Against every instruction my brain is sending, my chin tilts up to follow him.
It’s pure instinct, and it's happening anyway because he is right there, close enough that I can feel the warmth radiating off him, close enough that if I leaned forward six inches—
I don't lean forward. I keep my hands steady and I stay completely still.
"Next you're going to tell me you don't know who I am," he says. He's looking down at me now and the angle does something to the power balance that my body understands even if my brain is still scrambling to catch up. He is above me. I am below. Every omega nerve ending I possess lights up with the wrongness and the rightness of it simultaneously.

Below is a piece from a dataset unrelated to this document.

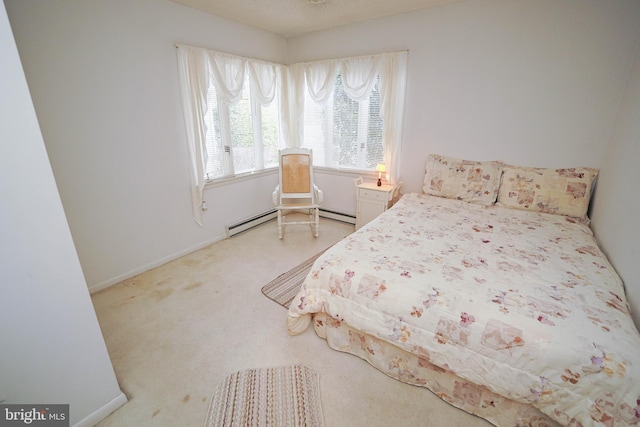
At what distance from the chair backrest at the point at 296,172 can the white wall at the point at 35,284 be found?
249 centimetres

"I know you own the casino," I say. My voice is thin. I hate how thin it is.
"Dominic Novikov," he says, confirming it. And then, quieter, leaning closer: "And you're Theo Holland. Are you really telling me, that you of all people being here is a coincidence?"
I can't speak. My mind is screaming at me to run and there is nowhere to run.
He steps back. The distance returns and I can breathe again, barely, and my hands are shaking now and I can't stop them so I pull them under the table and lay them flat under my thighs where he can't see.
“I didn’t know,” I whisper, and he’s not going to believe me. I wouldn’t.
Novikov doesn't respond. He's watching me. His expression is unreadable and his scent has shifted. I can smell it. It’s asubtle darkening: that whiskey note deepening into something that could be anger or arousal or both.
"He’s not going to give them up,” Viktor says again. He's moved from the door while I wasn't paying attention. He's beside the table now, close enough that I can see the scar tissue across his knuckles when he pulls out the chair next to Novikov and sits down heavily.